Saucery has a good point about the gap in understanding happening:
"some posters feel that Charlie's case is a disability one, whereas others see it as being primarily a terminal illness with no hope of recovery"
I guess I'm confused about what people think disability is and why it's seem as a discrete entity with no overlap with illness, and, even terminal illness?
I confess I'm interested in this for my own reasons, probably more than from the perspective of joining in the debate around the poor little boy and his poor parents.
For my there is a huge overlap between disability and illness, although you can be disabled with being ill and vice versa. There's a huge mushy middle ground which is where so many people live (& die) everyday. It's mostly a cause and effect thing... being ill is disabling. Living with illness and ill health creates the barriers that then society chooses / declines to address.
Do peoples definitions of being disabled exclude being ill?
Do we need another word for people who are:
- disabled and well (easiest one to think of here is sensory disability? Or cognitive disability?)

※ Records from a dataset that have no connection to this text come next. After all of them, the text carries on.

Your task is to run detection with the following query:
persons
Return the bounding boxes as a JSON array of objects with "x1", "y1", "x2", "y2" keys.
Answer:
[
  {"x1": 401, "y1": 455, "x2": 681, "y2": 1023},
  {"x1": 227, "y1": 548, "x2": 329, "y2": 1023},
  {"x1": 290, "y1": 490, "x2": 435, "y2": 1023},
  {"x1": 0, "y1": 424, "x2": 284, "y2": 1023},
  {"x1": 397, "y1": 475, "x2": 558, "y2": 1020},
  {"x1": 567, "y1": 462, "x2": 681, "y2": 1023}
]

- disabled due to illness (e.g. Living with chronic illness?) and here's where it starts to get messy, what type of illnesses are included? Having 'a condition', managing a condition? What about a deteriorating condition? Or one that could get better? What are we talking about then? Disability? Or illness? Both? Neither?
And where does the idea of dying come into it? Do people understand that the term disability can or cannot be applied to...
- being ill for a long time
- a life limiting illness?
- a terminal illness in which death is imminent? In months? Weeks? Days? Or an unpredictable 'could come at any time'?
Does being terminally ill mean you no longer can be disabled?
Sorry for the barrage of questions. It feels like understanding this may help me communicate with others so they understand my situation better as I think I'm missing something in the way people tend to think... and it might help understanding on here too?